■ Selected text:
This feels like "bait", but I'll take it.

Perhaps the most confusing part of this is that the two Americans that were
involved weren't "keyboard warriors". They were actually trained Navy Seals.
Why they would go along with the apparent coup attempt makes absolutely no
sense.

For the sake of argument, let's assume that this is exactly how it's being
presented: Silvercorp was hired by the son of an imprisoned Venezuelan general
to assist in overthrowing the Maduro government and presumably installing his
father as leader. There are so many questions that have no reasonable answers.

Let's focus on the two Americans, Luke Denman and Airan Berry.

Why would they go along with a plan where it's obvious to anyone with any
experience (or basic logic, honestly) that there is effectively no chance of
success?

Why would they proceed, after reportedly being contacted by the CIA in Jamaica
and informed that their operation was compromised and that the Venezuelan
authorities were waiting for them?

■ Supplied information:
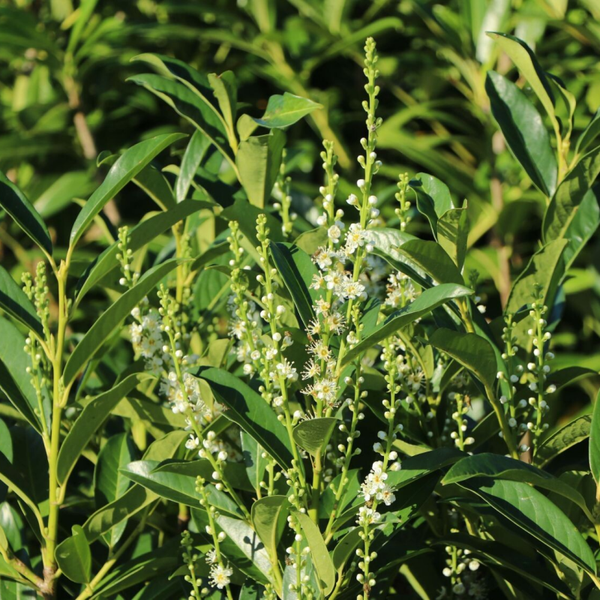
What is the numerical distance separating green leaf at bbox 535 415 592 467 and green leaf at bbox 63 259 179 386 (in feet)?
2.04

■ Problem:
In the post about the Venezuelan coup attempt, retype the passage between "For the sake" and "and Airan Berry.", inclusive.

■ Task result:
For the sake of argument, let's assume that this is exactly how it's being
presented: Silvercorp was hired by the son of an imprisoned Venezuelan general
to assist in overthrowing the Maduro government and presumably installing his
father as leader. There are so many questions that have no reasonable answers.

Let's focus on the two Americans, Luke Denman and Airan Berry.